After dealing with these initial concepts it became necessary for their Lordships to decide whether the Insolvency Act 1986 and section 175(2)(b) in particular made any inroads into the basic principle that each fund bears its own costs. Section 175(2)(b) is the product of the consolidation and reproduction in successive Acts of section 2 of the Preferential Payments in Bankruptcy (Amendment) Act 1897. So the question before the House became whether the 1897 Act changed the rule that the costs of winding up are payable out of the company's fund and not out of the debenture holder's fund.
The Lords held that the effect of section 2 was that preferential debts as defined (which did not include liquidators' costs and expenses) were to be paid out of the property comprised in a floating charge in so far as the non-charged assets were insufficient to discharge those debts. There was nothing in the section to suggest that additionally liquidation costs and expenses were also to be discharged out of the debenture holders' fund.
Furthermore, based upon the two funds concept, there was no justification for implying a requirement that the costs of liquidation ought to be satisfied out of the funds in which the debenture holder has a beneficial interest. The costs of administering the two funds remained separate and the liquidators were accordingly unable to recover their costs from the debenture holders' fund.
It was noted that where a liquidator incurred any costs in preserving or realising an asset subject to a floating charge, the liquidator could recoup those costs out of the charged assets in priority to the claims of the charge holder. The reasoning appeared based on the premise that the liquidator is in essence performing the duties of the receiver and did not provide a justification for implying a wider obligation allowing the costs and expenses of the liquidation to be discharged out of charged assets.

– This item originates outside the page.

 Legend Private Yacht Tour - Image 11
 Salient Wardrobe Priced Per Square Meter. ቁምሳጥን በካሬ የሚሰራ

The decision in this case makes welcome reading for banks. In reversing In re Barleycorn the Lords have reasserted the primacy of the proprietary rights of a debenture holder. Where banks hold floating charges they can now rest assured that the costs and expenses of liquidation will not ultimately reduce the sums that they will receive in satisfaction of their charge.

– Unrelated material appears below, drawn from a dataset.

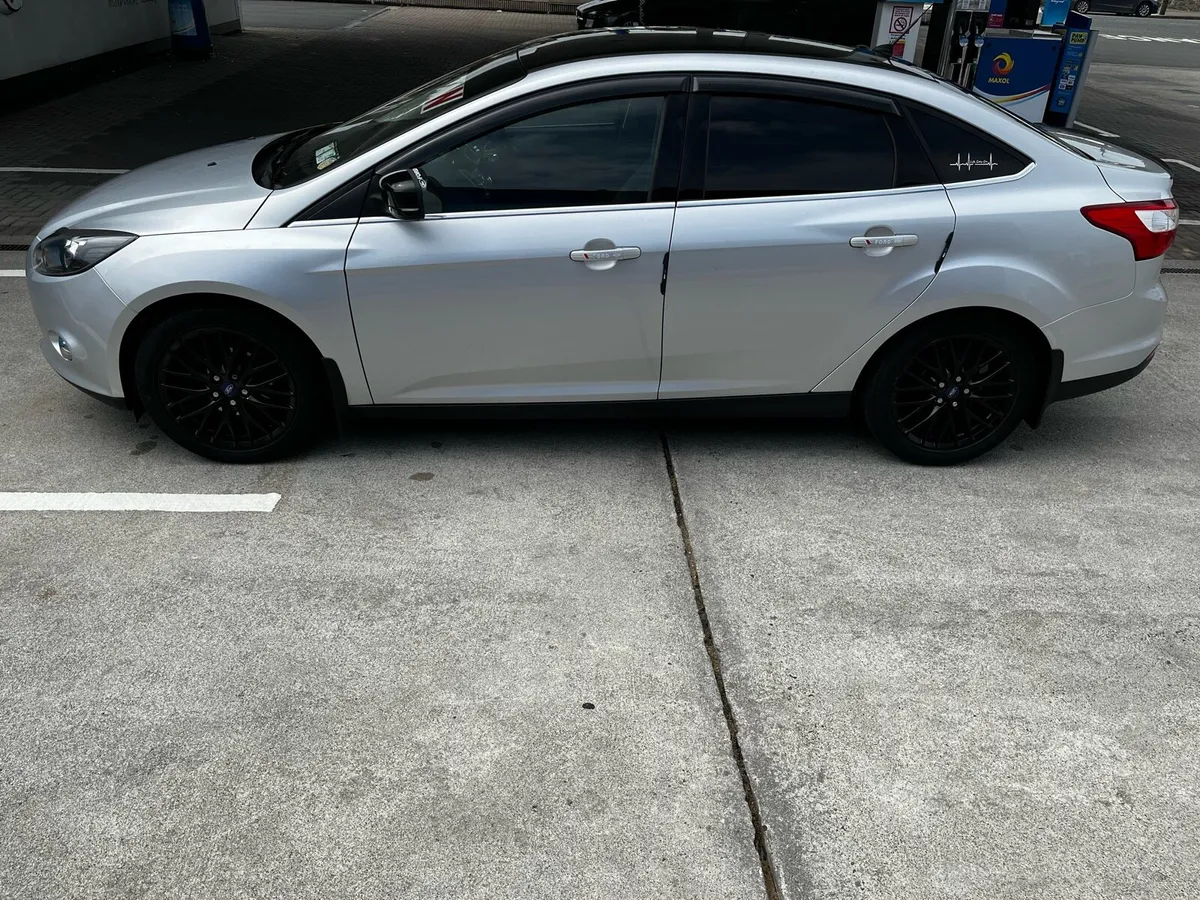 Ford Focus 1.6L Diesel €5500 - Image 2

Liquidators may now be forced to take a more circumspect approach to their functions, since they will no longer be able to look to the charged assets of the debenture holder to satisfy their costs and expenses.
Lord Millett confirmed that where a company is both in receivership and liquidation there are two different sets of priorities and then helpfully proceeded to list them. For assets subject to a floating charge, the priorities are: the costs of preserving and realising the assets; the receivers remuneration and proper costs and expenses of the receivership; the debts which are preferential in the receivership; the principal and interest secured by the floating charge; the company. The company's free assets are subject to the following priorities: the costs of preserving and realising the assets; the liquidator's remuneration and the proper costs and expenses of the winding up; the debts which are preferential in the winding up; the charge holder to the extent that the preferential debts have been paid out of assets subject to the floating charge; and the general body of creditors.